Um eine Extraportion Linsensuppe bittet ein Gast einer Suppenküche des Diakonischen Werks.

Foto: dpa

NRW-Arbeitsminister Guntram Schneider (SPD) sieht die Ursache der Altersarmut vor allem in den geringen Einkünften junger Leute. Jeder Vierte unter 30 Jahren hatte nur einen befristeten Job, fast 28 Prozent der jungen Geringqualifizierten war arbeitslos. Schneider kritisierte die Pläne von Bundesarbeitsministerin Ursula von der Leyen (CDU) für eine Zuschussrente.

"Der Staat kann nicht nur als Reparaturbetrieb bei Schieflagen tätig werden. Wer Altersarmut bekämpfen will, muss bei den ganz Jungen beginnen", sagte Schneider. Der Minister forderte Mindestlöhne und ein Ende des "Unwesens" unbezahlter Praktika für junge Leute mit Berufsabschluss.

Laut Landessozialbericht geht die Schere zwischen Arm und Reich auch in Nordrhein-Westfalen weiter auseinander. In NRW gelten 2,8 Millionen Menschen als arm - 200.000 mehr als im Jahr 2010. Die Armutsgrenze für Ein-Personen-Haushalte liegt bei 60 Prozent des Durchschnittseinkommens - das sind 833 Euro monatlich.

Ein Alarmzeichen für das steigende Armutsrisiko sieht Schneider in der wachsenden Zahl der Geringverdiener. Inzwischen sei jeder fünfte Vollzeitbeschäftigte im Niedriglohnsektor tätig. 2010 lag die Erwerbslosenquote der unter 30-Jährigen mit 8,4 Prozent bei Frauen und 11,4 Prozent bei Männern über dem Durchschnitt. Stark gestiegen ist das Armutsrisiko im letzten Jahr auch bei:

  • Alleinerziehenden (37,6 Prozent auf 41,7 Prozent),
  • Personen ohne deutsche Staatsangehörigkeit: (34,4 Prozent auf 36 Prozent),
  • Erwerbslosen (51 Prozent auf 58,7 Prozent) und
  • Kindern und Jugendlichen (19,9 Prozent auf 21,6 Prozent).

In der aktuellen Rentendebatte lehnte Schneider zur Stabilisierung der Rentenkasse eine Senkung der Beiträge zur Rentenversicherung von 19,6 auf 19 Prozent entschieden ab. Gleichzeitig wies Schneider den Vorstoß von DGB-Landeschef Andreas Meyer-Lauber zurück, die Beiträge auf 22 Prozent anzuheben. "Wir sollten uns an rund 20 Prozent orientieren." Höhere Lohnnebenkosten gefährdeten Arbeitsplätze, warnte Schneider.

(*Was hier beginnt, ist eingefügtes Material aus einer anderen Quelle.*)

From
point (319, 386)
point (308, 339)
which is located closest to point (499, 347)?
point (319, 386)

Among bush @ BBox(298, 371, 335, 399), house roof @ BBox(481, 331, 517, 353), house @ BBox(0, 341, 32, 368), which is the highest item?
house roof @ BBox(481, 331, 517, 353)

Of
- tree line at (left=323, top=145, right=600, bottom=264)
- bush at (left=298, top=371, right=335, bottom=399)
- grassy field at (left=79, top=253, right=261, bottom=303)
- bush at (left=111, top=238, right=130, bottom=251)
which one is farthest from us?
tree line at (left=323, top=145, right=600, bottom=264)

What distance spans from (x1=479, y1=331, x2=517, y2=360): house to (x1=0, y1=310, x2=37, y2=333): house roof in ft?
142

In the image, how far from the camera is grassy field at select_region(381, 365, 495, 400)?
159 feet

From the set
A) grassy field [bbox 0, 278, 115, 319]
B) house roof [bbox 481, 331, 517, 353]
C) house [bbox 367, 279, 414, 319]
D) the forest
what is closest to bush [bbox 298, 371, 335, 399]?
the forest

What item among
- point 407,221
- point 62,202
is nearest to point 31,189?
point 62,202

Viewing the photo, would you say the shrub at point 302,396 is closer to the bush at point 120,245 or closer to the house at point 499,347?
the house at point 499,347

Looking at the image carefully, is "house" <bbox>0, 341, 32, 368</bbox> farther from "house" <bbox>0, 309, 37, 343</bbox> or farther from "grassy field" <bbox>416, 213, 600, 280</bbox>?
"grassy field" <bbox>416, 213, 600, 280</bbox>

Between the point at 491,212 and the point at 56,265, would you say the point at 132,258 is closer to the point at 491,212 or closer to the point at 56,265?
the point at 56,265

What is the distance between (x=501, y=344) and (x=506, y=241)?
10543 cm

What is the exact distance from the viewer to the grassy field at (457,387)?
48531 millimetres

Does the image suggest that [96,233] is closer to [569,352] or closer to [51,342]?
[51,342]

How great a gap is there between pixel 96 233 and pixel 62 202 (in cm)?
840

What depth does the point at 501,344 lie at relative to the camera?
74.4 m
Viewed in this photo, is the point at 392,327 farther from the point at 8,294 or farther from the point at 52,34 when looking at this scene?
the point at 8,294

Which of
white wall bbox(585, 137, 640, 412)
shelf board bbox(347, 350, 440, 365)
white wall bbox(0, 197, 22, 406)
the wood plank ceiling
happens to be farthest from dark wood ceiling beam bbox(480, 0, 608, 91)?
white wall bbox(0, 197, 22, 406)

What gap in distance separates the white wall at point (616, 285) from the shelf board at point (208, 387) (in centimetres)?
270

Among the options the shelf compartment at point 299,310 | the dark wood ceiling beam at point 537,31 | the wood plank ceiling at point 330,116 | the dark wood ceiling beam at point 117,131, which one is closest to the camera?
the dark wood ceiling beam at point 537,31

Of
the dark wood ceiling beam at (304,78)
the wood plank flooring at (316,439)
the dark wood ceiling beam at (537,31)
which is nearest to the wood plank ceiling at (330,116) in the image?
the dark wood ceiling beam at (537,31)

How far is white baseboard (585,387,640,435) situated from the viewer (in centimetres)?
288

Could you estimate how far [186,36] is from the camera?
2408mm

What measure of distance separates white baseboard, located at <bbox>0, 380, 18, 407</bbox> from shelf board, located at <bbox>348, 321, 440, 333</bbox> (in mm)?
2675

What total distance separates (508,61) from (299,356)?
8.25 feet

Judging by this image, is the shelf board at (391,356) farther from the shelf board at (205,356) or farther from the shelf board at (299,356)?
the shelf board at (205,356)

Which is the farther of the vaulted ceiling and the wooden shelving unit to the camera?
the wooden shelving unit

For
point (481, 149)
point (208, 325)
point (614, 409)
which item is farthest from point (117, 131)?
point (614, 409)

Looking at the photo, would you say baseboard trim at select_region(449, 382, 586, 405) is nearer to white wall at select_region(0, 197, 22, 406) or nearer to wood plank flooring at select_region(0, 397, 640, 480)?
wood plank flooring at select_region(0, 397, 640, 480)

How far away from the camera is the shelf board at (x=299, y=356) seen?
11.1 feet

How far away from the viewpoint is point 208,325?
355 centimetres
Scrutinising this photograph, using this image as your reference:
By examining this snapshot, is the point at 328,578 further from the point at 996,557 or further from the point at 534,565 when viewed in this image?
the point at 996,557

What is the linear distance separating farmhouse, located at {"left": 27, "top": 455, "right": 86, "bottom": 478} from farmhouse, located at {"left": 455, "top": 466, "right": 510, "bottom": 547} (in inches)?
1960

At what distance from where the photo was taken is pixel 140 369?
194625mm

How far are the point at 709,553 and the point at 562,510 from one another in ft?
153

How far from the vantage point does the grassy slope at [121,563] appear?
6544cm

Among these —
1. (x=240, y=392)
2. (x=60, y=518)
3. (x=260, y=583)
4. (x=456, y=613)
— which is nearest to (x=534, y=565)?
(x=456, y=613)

Auf der nächsten Arbeitsministerkonferenz im September plant NRW einen Vorstoß für eine gesetzliche Begrenzung unbezahlter Praktika. "Die sind kein guter Weg in den ersten Arbeitsmarkt", sagte Schneider. Um spätere Altersarmut zu verhindern, müssten faire Löhne gezahlt und eine qualifizierte Ausbildung gesichert werden.